**DO THIS:** Can you rewrite the data below with every "pine tree" replaced by "conifer", leaving everything else unchanged?
*** INPUT
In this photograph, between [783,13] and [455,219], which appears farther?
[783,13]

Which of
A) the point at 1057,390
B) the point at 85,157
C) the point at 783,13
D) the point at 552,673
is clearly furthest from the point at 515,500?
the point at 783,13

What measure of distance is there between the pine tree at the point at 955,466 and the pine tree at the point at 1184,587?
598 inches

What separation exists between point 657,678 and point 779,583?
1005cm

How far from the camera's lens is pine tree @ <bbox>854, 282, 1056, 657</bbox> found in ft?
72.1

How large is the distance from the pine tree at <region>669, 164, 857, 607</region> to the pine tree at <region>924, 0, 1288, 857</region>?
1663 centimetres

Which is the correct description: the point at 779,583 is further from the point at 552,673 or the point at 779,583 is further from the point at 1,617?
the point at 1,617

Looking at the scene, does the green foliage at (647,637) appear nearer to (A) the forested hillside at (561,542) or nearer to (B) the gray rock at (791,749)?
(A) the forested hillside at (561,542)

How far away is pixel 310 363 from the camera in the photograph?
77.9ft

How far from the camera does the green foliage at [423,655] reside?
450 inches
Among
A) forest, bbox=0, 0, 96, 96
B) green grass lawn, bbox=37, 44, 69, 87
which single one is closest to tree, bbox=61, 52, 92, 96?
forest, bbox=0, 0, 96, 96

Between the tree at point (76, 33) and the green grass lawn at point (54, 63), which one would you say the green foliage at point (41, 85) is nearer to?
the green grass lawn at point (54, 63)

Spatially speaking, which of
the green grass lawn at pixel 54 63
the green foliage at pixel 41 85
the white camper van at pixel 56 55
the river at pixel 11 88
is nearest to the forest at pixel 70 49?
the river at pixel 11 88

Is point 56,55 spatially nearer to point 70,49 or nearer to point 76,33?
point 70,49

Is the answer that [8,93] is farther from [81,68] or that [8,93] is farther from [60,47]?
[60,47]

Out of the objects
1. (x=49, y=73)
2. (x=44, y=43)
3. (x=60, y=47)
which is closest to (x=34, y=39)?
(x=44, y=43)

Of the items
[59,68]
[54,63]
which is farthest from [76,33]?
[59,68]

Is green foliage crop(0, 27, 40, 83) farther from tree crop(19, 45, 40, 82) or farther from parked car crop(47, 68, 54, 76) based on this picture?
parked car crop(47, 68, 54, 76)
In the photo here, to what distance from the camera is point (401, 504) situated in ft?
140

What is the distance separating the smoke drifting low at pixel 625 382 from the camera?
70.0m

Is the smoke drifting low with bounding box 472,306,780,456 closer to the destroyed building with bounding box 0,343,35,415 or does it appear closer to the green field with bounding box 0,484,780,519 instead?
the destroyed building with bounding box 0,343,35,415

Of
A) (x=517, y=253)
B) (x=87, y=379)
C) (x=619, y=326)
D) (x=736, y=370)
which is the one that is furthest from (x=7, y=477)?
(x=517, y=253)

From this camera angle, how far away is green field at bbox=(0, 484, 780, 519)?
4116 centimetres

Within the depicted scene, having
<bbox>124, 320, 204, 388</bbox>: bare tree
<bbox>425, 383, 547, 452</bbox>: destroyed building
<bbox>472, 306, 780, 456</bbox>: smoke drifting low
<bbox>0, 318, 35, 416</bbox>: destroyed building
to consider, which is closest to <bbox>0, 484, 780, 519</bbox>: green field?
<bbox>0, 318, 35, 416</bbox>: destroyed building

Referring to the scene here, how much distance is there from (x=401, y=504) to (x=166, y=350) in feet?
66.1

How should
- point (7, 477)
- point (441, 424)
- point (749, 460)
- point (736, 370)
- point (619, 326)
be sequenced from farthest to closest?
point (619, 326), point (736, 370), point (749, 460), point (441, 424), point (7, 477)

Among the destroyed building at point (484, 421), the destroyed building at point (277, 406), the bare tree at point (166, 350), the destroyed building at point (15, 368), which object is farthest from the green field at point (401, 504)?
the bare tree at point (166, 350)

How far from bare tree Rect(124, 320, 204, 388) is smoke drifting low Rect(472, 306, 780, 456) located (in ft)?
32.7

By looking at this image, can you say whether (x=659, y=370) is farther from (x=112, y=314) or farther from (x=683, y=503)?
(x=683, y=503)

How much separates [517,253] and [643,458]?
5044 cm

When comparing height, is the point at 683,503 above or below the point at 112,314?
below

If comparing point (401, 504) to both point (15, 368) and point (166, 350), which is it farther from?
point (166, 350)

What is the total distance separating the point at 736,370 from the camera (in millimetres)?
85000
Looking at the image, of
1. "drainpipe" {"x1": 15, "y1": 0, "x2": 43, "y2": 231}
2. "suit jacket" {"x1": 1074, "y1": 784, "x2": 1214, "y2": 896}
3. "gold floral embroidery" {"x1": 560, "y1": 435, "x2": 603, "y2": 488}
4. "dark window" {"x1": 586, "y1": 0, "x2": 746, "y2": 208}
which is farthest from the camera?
******
**RESPONSE:**
In this photograph, between [783,13] and [455,219], which appears farther?
[783,13]

Which of
A) the point at 1057,390
B) the point at 85,157
C) the point at 783,13
D) the point at 552,673
is clearly furthest from the point at 515,500?
the point at 783,13

What measure of distance is there between the conifer at the point at 955,466 and the conifer at the point at 1184,587?
598 inches

What separation exists between point 657,678 and point 779,583?
1005cm

How far from the camera's lens is conifer @ <bbox>854, 282, 1056, 657</bbox> found in ft?
72.1

How large is the distance from the conifer at <region>669, 164, 857, 607</region> to the conifer at <region>924, 0, 1288, 857</region>?
1663 centimetres

Which is the correct description: the point at 779,583 is further from the point at 552,673 or the point at 779,583 is further from the point at 1,617?
the point at 1,617

Looking at the scene, does the green foliage at (647,637) appear nearer to (A) the forested hillside at (561,542) or nearer to (B) the gray rock at (791,749)?
(A) the forested hillside at (561,542)

How far away is pixel 310 363 from the camera in the photograph?
77.9ft

How far from the camera does the green foliage at [423,655] reside?
450 inches
Among
A) forest, bbox=0, 0, 96, 96
B) green grass lawn, bbox=37, 44, 69, 87
which single one is closest to tree, bbox=61, 52, 92, 96?
forest, bbox=0, 0, 96, 96

Between the tree at point (76, 33) and the green grass lawn at point (54, 63), which one would you say the green foliage at point (41, 85) is nearer to?
the green grass lawn at point (54, 63)

Spatially speaking, which of
the green grass lawn at pixel 54 63
the green foliage at pixel 41 85
the white camper van at pixel 56 55
the river at pixel 11 88
is nearest to the forest at pixel 70 49?
the river at pixel 11 88

Is point 56,55 spatially nearer to point 70,49 or nearer to point 76,33?
point 70,49

Is the answer that [8,93] is farther from [81,68] or that [8,93] is farther from [60,47]?
[60,47]

Out of the objects
1. (x=49, y=73)
2. (x=44, y=43)
3. (x=60, y=47)
which is closest to (x=34, y=39)?
(x=44, y=43)

Of the items
[59,68]
[54,63]
which is farthest from [76,33]?
[59,68]

Is green foliage crop(0, 27, 40, 83) farther from tree crop(19, 45, 40, 82) or farther from parked car crop(47, 68, 54, 76) based on this picture?
parked car crop(47, 68, 54, 76)
In the photo here, to what distance from the camera is point (401, 504) situated in ft?
140

What is the distance separating the smoke drifting low at pixel 625 382 from the camera?
70.0m

Is the smoke drifting low with bounding box 472,306,780,456 closer to the destroyed building with bounding box 0,343,35,415 or does it appear closer to the green field with bounding box 0,484,780,519 instead?
the destroyed building with bounding box 0,343,35,415

Of
A) (x=517, y=253)
B) (x=87, y=379)
C) (x=619, y=326)
D) (x=736, y=370)
which is the one that is furthest from (x=7, y=477)?
(x=517, y=253)

From this camera angle, how far away is green field at bbox=(0, 484, 780, 519)?
4116 centimetres

Within the depicted scene, having
<bbox>124, 320, 204, 388</bbox>: bare tree
<bbox>425, 383, 547, 452</bbox>: destroyed building
<bbox>472, 306, 780, 456</bbox>: smoke drifting low
<bbox>0, 318, 35, 416</bbox>: destroyed building
to consider, which is closest to <bbox>0, 484, 780, 519</bbox>: green field?
<bbox>0, 318, 35, 416</bbox>: destroyed building

Referring to the scene here, how much distance is there from (x=401, y=504) to (x=166, y=350) in feet?
66.1

How should
- point (7, 477)
- point (441, 424)
- point (749, 460)
- point (736, 370)
- point (619, 326)
be sequenced from farthest to closest?
point (619, 326), point (736, 370), point (749, 460), point (441, 424), point (7, 477)

Among the destroyed building at point (484, 421), the destroyed building at point (277, 406), the bare tree at point (166, 350), the destroyed building at point (15, 368), which object is farthest from the green field at point (401, 504)?
the bare tree at point (166, 350)

How far from bare tree Rect(124, 320, 204, 388) is smoke drifting low Rect(472, 306, 780, 456) located (in ft)?
32.7

By looking at this image, can you say whether (x=659, y=370) is farther from (x=112, y=314) or farther from (x=683, y=503)?
(x=683, y=503)

How much separates [517,253] and [643,458]?
5044 cm

When comparing height, is the point at 683,503 above or below the point at 112,314?
below

If comparing point (401, 504) to both point (15, 368) and point (166, 350), which is it farther from?
point (166, 350)

What is the total distance separating the point at 736,370 from the camera (in millimetres)?
85000
Looking at the image, of
1. "drainpipe" {"x1": 15, "y1": 0, "x2": 43, "y2": 231}
2. "suit jacket" {"x1": 1074, "y1": 784, "x2": 1214, "y2": 896}
3. "gold floral embroidery" {"x1": 560, "y1": 435, "x2": 603, "y2": 488}
4. "dark window" {"x1": 586, "y1": 0, "x2": 746, "y2": 208}
which is farthest from the camera?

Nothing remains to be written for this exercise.